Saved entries
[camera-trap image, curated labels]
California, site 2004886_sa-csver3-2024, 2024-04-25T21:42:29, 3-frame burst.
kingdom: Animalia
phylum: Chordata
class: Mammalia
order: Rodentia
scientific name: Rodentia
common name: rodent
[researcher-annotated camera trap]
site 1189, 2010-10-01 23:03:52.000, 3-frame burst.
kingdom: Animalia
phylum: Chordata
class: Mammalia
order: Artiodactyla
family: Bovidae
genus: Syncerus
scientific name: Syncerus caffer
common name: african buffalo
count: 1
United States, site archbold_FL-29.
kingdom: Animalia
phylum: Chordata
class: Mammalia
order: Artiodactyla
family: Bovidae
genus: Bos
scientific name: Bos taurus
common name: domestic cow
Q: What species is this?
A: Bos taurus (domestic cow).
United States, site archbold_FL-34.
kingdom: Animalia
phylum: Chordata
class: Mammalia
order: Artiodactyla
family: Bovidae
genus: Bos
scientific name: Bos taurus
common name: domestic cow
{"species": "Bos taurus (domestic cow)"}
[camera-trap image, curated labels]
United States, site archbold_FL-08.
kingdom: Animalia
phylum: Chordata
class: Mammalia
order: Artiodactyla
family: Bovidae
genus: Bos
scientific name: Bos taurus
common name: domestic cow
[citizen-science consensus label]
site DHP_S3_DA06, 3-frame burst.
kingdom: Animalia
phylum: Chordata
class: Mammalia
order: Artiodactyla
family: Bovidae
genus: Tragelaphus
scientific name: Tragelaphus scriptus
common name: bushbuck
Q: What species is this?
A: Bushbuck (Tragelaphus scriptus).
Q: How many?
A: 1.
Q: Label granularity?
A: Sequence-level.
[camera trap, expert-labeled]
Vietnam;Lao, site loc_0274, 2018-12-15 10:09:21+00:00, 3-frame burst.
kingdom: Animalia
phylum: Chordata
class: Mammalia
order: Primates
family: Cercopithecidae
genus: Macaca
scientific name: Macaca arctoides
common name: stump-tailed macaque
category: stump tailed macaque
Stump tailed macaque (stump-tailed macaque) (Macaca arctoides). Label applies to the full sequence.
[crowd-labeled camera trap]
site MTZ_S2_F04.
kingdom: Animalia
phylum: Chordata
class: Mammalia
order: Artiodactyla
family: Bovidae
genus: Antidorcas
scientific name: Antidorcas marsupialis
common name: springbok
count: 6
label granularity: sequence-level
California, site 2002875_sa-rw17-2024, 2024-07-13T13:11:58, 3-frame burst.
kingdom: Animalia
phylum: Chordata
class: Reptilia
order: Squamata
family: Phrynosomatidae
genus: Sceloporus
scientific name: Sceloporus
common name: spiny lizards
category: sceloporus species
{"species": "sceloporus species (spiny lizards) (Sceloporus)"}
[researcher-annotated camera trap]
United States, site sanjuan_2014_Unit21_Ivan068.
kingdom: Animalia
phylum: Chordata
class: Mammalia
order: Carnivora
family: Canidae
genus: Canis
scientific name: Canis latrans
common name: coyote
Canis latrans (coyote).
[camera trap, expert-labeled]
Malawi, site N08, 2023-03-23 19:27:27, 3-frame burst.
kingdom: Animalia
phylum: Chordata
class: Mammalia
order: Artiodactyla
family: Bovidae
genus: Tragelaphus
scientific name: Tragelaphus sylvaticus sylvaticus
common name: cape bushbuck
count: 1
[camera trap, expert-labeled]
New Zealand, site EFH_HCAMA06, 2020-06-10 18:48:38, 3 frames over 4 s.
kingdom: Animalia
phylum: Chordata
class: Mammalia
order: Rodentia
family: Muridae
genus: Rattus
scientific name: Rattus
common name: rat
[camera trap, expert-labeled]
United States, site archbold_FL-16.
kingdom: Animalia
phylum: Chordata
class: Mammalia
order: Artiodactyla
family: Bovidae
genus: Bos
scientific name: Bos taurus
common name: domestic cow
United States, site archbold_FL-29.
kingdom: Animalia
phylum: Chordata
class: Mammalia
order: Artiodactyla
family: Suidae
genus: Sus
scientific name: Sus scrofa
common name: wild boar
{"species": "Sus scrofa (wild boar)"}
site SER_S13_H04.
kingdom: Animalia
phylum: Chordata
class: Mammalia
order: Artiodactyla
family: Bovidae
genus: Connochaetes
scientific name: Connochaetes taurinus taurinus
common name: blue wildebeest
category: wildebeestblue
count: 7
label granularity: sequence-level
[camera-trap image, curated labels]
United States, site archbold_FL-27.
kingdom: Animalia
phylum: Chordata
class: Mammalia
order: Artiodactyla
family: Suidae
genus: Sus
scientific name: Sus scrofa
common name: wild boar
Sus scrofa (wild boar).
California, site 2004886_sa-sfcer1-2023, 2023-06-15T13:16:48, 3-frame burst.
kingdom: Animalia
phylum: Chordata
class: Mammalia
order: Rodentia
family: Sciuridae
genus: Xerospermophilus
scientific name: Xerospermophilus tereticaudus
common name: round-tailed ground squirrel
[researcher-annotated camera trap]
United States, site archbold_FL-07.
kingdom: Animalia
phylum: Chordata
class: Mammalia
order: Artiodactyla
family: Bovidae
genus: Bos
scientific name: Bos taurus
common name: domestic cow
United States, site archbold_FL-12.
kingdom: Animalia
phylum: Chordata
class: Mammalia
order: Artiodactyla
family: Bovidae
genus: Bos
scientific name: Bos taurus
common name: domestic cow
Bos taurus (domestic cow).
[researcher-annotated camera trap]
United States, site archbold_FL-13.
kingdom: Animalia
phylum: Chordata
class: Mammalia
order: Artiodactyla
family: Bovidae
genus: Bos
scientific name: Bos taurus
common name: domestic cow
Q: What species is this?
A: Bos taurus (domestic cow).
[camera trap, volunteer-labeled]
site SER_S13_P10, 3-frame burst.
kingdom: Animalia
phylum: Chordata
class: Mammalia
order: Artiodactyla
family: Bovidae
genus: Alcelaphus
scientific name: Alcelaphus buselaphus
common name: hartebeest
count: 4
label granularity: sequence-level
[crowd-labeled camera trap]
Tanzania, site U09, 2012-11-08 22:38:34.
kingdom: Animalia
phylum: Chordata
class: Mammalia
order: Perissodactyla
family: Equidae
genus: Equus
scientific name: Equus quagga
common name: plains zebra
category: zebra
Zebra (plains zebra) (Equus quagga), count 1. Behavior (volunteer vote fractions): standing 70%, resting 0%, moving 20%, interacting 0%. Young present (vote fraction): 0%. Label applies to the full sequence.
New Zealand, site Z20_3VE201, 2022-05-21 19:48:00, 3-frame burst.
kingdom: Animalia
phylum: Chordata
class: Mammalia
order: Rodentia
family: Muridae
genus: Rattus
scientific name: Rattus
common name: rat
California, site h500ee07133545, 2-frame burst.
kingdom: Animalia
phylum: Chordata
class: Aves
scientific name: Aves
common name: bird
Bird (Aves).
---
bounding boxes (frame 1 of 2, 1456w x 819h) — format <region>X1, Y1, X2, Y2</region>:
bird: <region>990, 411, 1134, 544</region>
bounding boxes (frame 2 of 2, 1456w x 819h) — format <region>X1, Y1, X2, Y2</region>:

- [What is expected]:
Search the data above for the string "States" and report each line that holds it.

- [Exercise response]:
United States, site archbold_FL-29.
United States, site archbold_FL-34.
United States, site archbold_FL-08.
United States, site sanjuan_2014_Unit21_Ivan068.
United States, site archbold_FL-16.
United States, site archbold_FL-29.
United States, site archbold_FL-27.
United States, site archbold_FL-07.
United States, site archbold_FL-12.
United States, site archbold_FL-13.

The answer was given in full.